The provided answers are $\frac{1}{2}$, $\frac{1+\sqrt{5}}{2}$ and $\frac{1-\sqrt{5}}{2}$.
I was able to get $\frac{1}{2}$ on my own but I do not see how the other two were found.
In my textbook I am told I can find candidate 0's by taking the quotient of factors of p over factors of q where p is the constant term and q is the leading coefficient.
In this case p = factors of 1 = $\pm1$ and q = factors of 2 = $\pm1, 2$. Dividing combinations of p/q I get $\pm1$ and $\pm\frac{1}{2}$.
I then tried substituting for x each of those 4 combinations within the function $2x^3-3x^2-x+1$ and found that $\frac{1}{2}$ is a zero.
How/why are $\frac{1+\sqrt{5}}{2}$ and $\frac{1-\sqrt{5}}{2}$ also zeros and how could I determine that from the rational zero theorem only?

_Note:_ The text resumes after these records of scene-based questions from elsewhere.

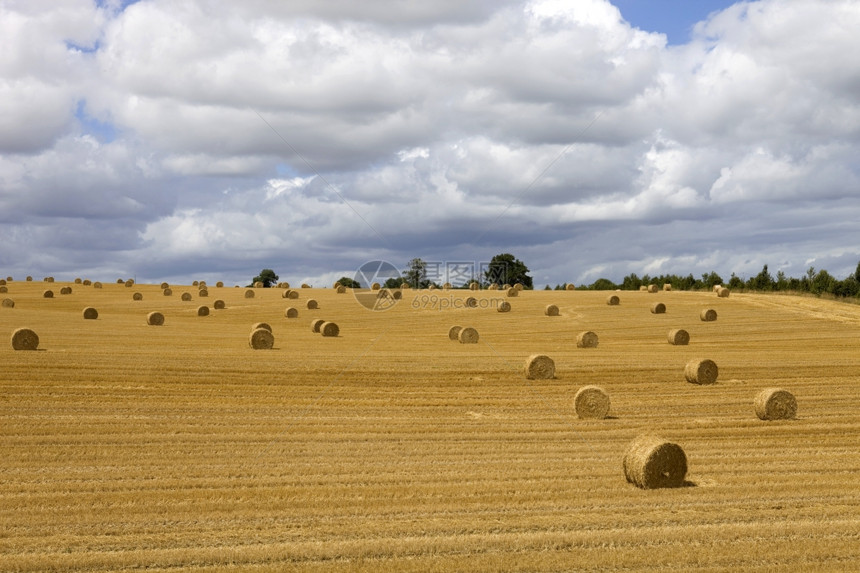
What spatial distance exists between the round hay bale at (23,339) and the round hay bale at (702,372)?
74.8ft

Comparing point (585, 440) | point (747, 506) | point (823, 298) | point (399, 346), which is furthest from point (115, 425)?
point (823, 298)

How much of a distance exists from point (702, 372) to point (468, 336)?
1408 centimetres

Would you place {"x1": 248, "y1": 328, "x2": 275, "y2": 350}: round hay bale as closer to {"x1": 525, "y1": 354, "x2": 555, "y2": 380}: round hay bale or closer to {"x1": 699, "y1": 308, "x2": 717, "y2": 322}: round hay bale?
{"x1": 525, "y1": 354, "x2": 555, "y2": 380}: round hay bale

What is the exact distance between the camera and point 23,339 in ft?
96.6

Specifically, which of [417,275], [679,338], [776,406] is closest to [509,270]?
[417,275]

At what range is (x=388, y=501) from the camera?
45.3ft

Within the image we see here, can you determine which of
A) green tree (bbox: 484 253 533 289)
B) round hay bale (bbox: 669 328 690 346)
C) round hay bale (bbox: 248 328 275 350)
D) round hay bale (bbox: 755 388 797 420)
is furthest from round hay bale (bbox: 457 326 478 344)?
green tree (bbox: 484 253 533 289)

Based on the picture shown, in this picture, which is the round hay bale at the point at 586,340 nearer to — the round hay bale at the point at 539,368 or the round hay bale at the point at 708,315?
the round hay bale at the point at 539,368

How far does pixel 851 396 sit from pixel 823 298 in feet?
131

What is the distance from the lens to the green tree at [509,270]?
336 feet

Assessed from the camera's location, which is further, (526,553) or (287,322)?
(287,322)

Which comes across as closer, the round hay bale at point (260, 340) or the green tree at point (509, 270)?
the round hay bale at point (260, 340)

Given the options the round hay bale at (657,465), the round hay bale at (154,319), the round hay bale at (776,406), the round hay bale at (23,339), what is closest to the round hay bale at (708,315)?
the round hay bale at (776,406)

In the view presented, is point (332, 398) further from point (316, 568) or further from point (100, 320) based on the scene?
point (100, 320)
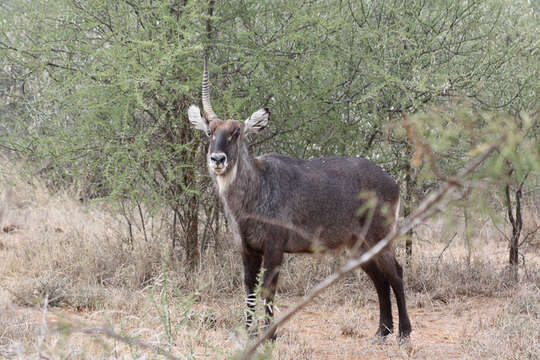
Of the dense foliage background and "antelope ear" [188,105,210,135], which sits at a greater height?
the dense foliage background

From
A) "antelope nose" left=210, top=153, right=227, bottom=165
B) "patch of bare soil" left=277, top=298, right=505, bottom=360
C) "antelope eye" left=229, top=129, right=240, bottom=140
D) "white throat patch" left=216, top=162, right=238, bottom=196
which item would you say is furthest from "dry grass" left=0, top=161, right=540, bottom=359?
"antelope eye" left=229, top=129, right=240, bottom=140

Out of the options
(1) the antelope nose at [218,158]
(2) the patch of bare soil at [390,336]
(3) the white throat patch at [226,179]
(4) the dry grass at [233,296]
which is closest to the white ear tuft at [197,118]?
(3) the white throat patch at [226,179]

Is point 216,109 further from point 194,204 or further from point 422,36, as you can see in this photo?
point 422,36

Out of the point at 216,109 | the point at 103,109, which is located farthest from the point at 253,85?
the point at 103,109

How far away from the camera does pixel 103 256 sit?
7.11 metres

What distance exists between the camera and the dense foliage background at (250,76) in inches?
238

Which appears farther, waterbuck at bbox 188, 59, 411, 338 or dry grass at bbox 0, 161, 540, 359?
waterbuck at bbox 188, 59, 411, 338

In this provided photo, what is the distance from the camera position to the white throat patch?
199 inches

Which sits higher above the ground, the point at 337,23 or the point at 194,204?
the point at 337,23

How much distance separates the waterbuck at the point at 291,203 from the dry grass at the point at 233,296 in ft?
1.35

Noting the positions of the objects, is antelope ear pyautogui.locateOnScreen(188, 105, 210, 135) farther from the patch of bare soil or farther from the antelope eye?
the patch of bare soil

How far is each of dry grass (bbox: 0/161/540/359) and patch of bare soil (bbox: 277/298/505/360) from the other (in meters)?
0.01

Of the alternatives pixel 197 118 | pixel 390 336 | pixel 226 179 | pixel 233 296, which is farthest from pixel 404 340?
pixel 197 118

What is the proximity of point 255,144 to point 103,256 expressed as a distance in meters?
2.18
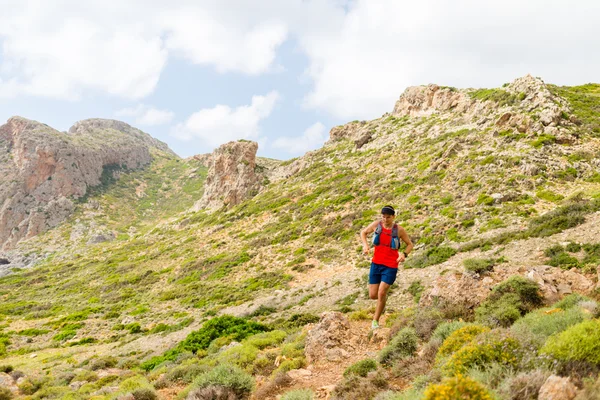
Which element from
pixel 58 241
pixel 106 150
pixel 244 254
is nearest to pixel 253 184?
pixel 244 254

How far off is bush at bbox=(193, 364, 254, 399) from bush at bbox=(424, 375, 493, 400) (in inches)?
167

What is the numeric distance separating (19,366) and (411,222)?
79.4 ft

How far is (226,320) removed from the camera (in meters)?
15.0

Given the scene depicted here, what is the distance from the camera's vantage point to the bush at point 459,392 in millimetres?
3006

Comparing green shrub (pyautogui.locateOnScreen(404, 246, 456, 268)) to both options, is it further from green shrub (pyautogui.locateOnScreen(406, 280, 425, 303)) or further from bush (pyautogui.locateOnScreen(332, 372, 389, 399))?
bush (pyautogui.locateOnScreen(332, 372, 389, 399))

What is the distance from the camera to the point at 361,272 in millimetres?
19953

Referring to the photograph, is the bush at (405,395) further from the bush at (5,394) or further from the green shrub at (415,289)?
the bush at (5,394)

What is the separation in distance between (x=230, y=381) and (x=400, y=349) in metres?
3.15

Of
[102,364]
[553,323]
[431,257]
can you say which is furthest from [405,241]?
[102,364]

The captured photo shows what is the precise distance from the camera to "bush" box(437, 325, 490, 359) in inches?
197

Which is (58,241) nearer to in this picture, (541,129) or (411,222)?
(411,222)

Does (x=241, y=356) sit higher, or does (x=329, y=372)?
(x=329, y=372)

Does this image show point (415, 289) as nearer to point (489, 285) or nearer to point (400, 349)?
point (489, 285)

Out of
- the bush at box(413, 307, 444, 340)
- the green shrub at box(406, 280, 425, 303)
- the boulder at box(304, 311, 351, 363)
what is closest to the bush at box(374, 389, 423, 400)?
the bush at box(413, 307, 444, 340)
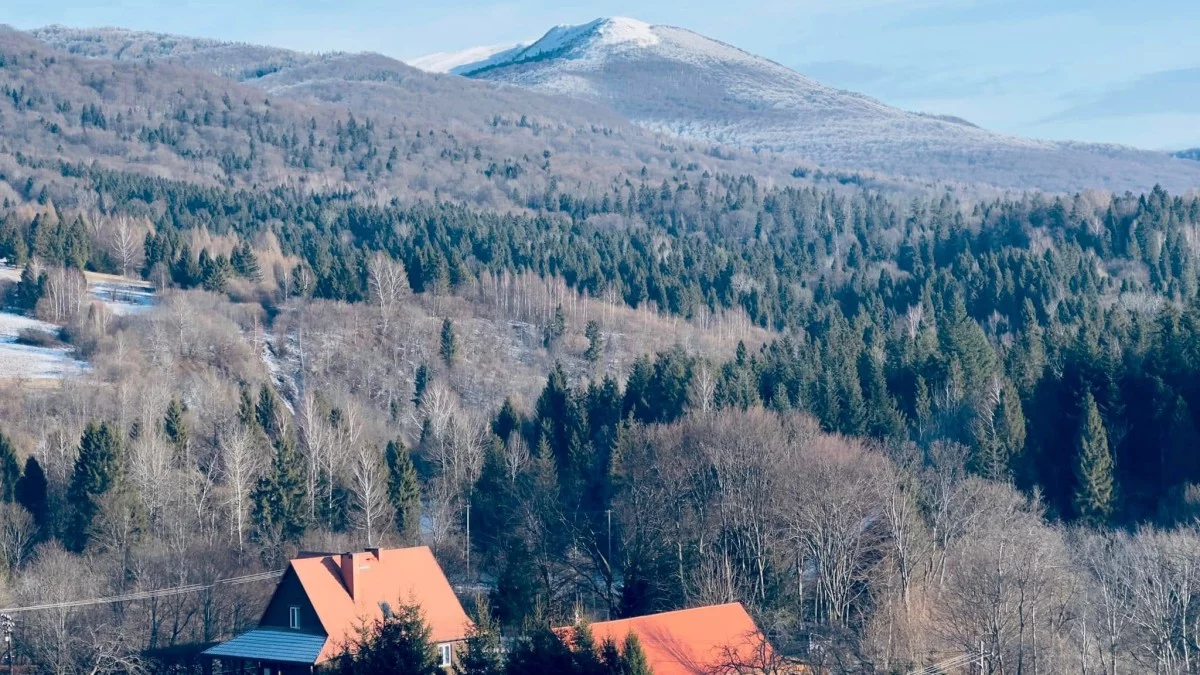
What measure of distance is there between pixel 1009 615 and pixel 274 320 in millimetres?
77031

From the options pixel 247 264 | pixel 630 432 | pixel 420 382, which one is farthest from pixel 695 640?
pixel 247 264

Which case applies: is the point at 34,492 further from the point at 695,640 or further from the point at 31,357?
the point at 695,640

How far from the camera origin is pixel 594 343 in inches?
4304

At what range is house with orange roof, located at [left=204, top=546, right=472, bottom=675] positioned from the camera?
143 feet

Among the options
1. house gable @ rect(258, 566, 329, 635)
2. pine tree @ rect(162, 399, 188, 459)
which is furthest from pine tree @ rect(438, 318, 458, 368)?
house gable @ rect(258, 566, 329, 635)

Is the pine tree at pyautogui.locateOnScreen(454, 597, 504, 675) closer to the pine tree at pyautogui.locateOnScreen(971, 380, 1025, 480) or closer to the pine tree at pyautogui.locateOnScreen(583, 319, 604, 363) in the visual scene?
the pine tree at pyautogui.locateOnScreen(971, 380, 1025, 480)

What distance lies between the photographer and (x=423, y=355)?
105688mm

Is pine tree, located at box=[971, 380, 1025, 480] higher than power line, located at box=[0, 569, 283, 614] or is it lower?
higher

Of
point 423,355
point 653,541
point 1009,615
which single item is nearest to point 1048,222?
point 423,355

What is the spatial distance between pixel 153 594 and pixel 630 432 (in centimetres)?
2438

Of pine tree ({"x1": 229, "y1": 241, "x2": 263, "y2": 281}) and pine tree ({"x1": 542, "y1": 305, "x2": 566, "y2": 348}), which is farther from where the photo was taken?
pine tree ({"x1": 229, "y1": 241, "x2": 263, "y2": 281})

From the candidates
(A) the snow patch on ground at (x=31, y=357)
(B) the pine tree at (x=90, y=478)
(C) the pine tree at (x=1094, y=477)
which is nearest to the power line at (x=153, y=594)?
(B) the pine tree at (x=90, y=478)

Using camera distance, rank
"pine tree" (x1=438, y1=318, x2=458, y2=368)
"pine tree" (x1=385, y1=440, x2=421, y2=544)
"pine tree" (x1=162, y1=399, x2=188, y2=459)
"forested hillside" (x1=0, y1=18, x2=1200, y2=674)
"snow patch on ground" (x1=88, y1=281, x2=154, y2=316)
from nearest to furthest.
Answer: "forested hillside" (x1=0, y1=18, x2=1200, y2=674) → "pine tree" (x1=385, y1=440, x2=421, y2=544) → "pine tree" (x1=162, y1=399, x2=188, y2=459) → "snow patch on ground" (x1=88, y1=281, x2=154, y2=316) → "pine tree" (x1=438, y1=318, x2=458, y2=368)

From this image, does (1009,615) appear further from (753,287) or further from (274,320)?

This last part is important since the chapter in my textbook and section of exercises specifically states I am to use this theorem to determine the real zeros.
Best Answer
Hint By rational root theorem you get that $1/2$ is a root to the cubic and so $2x-1$ is a factor of the cubic. Applying division algorithm, we get, $$2x^3-3x^2-x+1=(2x-1)(x^2-x-1)=0$$Now can you solve the quadratic $x^2-x-1=0$?